⟨

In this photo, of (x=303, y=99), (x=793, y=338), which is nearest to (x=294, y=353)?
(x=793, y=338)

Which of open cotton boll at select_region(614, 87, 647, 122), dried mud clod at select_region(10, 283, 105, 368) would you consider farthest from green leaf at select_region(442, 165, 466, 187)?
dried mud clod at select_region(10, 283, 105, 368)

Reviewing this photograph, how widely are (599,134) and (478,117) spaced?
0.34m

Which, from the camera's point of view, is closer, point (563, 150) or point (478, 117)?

⟩

WHAT YOU HAVE TO DO -
Rewrite the material above as a numbered list, leaving out the blank lines.

CORRECT RESPONSE -
1. In this photo, of (x=303, y=99), (x=793, y=338), which is nearest to (x=294, y=353)?
2. (x=793, y=338)
3. Which of open cotton boll at select_region(614, 87, 647, 122), dried mud clod at select_region(10, 283, 105, 368) would you consider farthest from green leaf at select_region(442, 165, 466, 187)?
4. dried mud clod at select_region(10, 283, 105, 368)
5. Reviewing this photograph, how widely are (599,134) and (478,117) spaced?
6. 0.34m
7. Which, from the camera's point of view, is closer, point (563, 150) or point (478, 117)?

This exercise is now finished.